• _Instructions to follow_
Please answer from the account of the Barmouth holiday below: how many years did the writer spend in a L'Arche community?
[Opening Supplied text section]
Which is most beautiful: the Connemara coast or Cardigan Bay? I was discussing this with Chris, a Traveller from Galway, as we stood on the seafront at Barmouth. It's the little seaside town in North Wales where I spend a week every August, staying in the same place with the same group of people.

It all began in 2000: a millennium reunion for people who had met in the 1980s at the Sheffield University Catholic Chaplaincy and SVP (St Vincent de Paul Society). Our student SVP group was involved in various kinds of visiting, including a geriatric hospital and a cancer hospital; and we also organised parties for the children of Travellers (those were very lively affairs, and before I started at the Irish Chaplaincy it had been my sole contact with the world of Travellers).

I especially enjoyed my weekly visits to the elderly, most of whom were in various stages of dementia. It was perhaps the first insight for me that in any kind of social outreach the person supposedly giving seems in fact to be receiving at least as much. Also important for me was to be doing that in a faith context. Our SVP group would meet each week to pray together and to talk about how the visits had gone. It set the direction for what I was to do in my life: later joining a L'Arche community, where I spent 28 years, and then coming to the Irish Chaplaincy.

Deep friendships had been formed (and some marriages made) at Sheffield, and the Barmouth week was a hit from the start. The core of the group has been several couples, and our children in turn have developed close bonds with the other children that they've seen from year to year. We're fortunate to be able to stay in the big Jesuit Holiday House, which has views of the steep, sheep-filled hills to the back, and the spectacular Cardigan Bay to the front. It even has a sandy beach (as long as the tide is out!). There were 20 of us there this year, with some couples and some of the older 'children' unable to come. One year we reached 43, which was technically more than the house can hold (sssh, don't tell the Jesuits!), but we squeezed in somehow.
[Closing Supplied text section]
[Opening Data listing section]
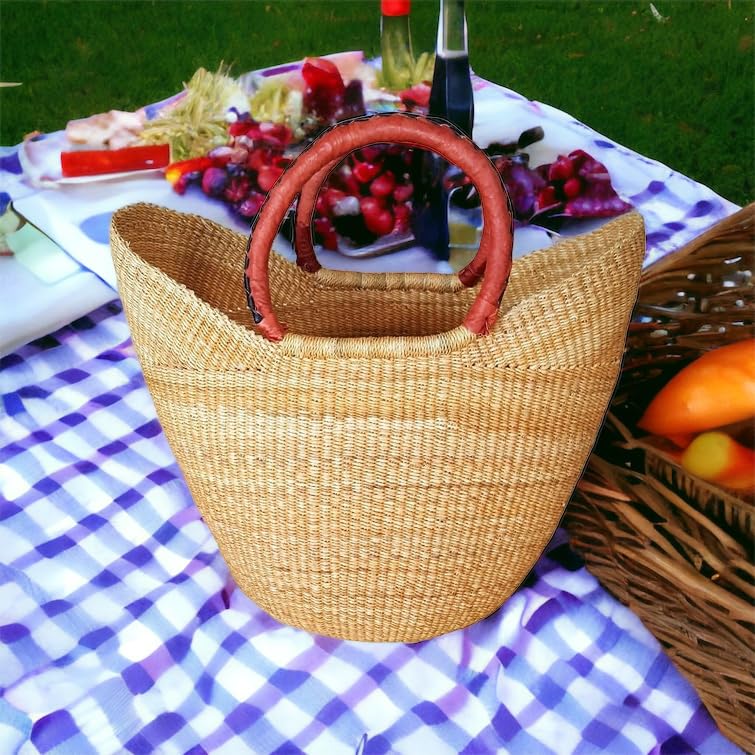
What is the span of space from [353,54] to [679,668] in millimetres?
1129

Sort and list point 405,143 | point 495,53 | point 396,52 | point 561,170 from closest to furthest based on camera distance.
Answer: point 405,143, point 561,170, point 396,52, point 495,53

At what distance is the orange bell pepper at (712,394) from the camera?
2.27 feet

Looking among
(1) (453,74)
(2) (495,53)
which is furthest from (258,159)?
(2) (495,53)

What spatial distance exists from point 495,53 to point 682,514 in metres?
2.17

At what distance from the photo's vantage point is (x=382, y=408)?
1.97 feet

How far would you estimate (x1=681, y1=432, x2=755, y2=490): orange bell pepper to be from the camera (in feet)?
2.25

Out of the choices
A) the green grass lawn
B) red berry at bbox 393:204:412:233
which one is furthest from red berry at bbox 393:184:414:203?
the green grass lawn

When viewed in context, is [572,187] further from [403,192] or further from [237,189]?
[237,189]

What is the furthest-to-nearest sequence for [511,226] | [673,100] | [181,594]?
[673,100] < [181,594] < [511,226]

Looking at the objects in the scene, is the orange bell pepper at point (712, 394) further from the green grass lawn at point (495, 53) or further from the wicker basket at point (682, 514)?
the green grass lawn at point (495, 53)

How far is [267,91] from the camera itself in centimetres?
127

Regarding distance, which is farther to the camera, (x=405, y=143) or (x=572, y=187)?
(x=572, y=187)

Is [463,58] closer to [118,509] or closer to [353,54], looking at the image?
[353,54]

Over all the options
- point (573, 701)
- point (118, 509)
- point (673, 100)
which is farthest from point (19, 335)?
point (673, 100)
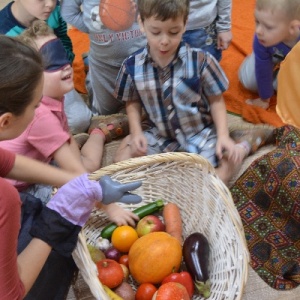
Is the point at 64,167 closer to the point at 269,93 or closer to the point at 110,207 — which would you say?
the point at 110,207

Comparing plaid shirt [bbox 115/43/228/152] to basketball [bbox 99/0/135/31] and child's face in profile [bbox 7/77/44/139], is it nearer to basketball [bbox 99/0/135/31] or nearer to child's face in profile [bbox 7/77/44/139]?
basketball [bbox 99/0/135/31]

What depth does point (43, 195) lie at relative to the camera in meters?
1.25

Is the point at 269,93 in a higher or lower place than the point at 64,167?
lower

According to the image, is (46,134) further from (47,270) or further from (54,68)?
(47,270)

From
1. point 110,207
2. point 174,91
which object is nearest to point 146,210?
point 110,207

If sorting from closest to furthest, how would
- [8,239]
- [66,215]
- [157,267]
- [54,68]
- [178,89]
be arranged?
1. [8,239]
2. [66,215]
3. [157,267]
4. [54,68]
5. [178,89]

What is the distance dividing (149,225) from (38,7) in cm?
80

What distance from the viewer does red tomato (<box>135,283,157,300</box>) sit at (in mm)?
1030

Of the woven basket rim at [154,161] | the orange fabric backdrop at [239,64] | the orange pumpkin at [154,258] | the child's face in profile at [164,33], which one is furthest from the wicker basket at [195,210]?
the orange fabric backdrop at [239,64]

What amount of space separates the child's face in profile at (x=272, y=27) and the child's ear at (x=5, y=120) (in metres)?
1.01

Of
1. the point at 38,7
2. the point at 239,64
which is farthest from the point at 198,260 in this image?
the point at 239,64

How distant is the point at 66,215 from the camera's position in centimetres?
95

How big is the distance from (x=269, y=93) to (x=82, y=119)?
0.70m

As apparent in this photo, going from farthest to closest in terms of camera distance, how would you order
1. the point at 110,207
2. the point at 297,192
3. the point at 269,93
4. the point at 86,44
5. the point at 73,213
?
the point at 86,44
the point at 269,93
the point at 297,192
the point at 110,207
the point at 73,213
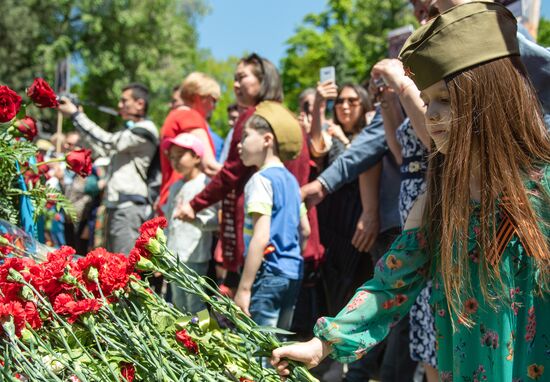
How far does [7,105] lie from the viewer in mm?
2371

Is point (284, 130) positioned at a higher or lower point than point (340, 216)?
higher

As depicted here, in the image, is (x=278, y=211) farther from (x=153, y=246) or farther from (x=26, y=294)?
(x=26, y=294)

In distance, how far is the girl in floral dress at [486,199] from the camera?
5.82 feet

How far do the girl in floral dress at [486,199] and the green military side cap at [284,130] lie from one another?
1.86m

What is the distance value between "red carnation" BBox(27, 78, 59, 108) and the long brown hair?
5.20 ft

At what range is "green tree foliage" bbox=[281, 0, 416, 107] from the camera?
3183 cm

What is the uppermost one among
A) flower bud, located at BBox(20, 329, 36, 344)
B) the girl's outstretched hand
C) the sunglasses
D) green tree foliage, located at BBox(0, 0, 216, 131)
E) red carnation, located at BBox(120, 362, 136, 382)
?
green tree foliage, located at BBox(0, 0, 216, 131)

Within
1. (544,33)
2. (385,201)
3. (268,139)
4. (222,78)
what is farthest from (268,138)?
(222,78)

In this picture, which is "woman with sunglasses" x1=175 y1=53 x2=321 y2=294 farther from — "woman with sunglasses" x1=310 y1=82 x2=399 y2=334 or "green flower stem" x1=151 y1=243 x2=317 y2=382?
"green flower stem" x1=151 y1=243 x2=317 y2=382

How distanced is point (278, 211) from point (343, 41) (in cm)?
2930

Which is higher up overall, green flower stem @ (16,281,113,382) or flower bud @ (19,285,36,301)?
flower bud @ (19,285,36,301)

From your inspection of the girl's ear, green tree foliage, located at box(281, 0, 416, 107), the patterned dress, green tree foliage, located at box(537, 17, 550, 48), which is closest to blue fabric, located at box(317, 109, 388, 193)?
the girl's ear

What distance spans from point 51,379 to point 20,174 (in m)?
1.12

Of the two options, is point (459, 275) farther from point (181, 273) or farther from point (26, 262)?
point (26, 262)
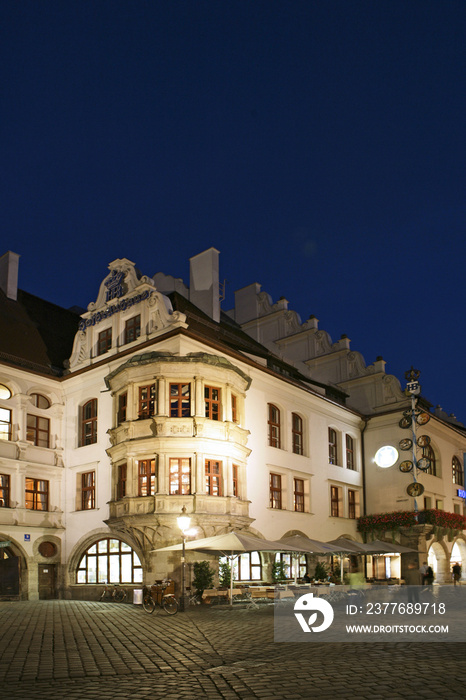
[Closing Data listing section]
• _Task result_
28 years.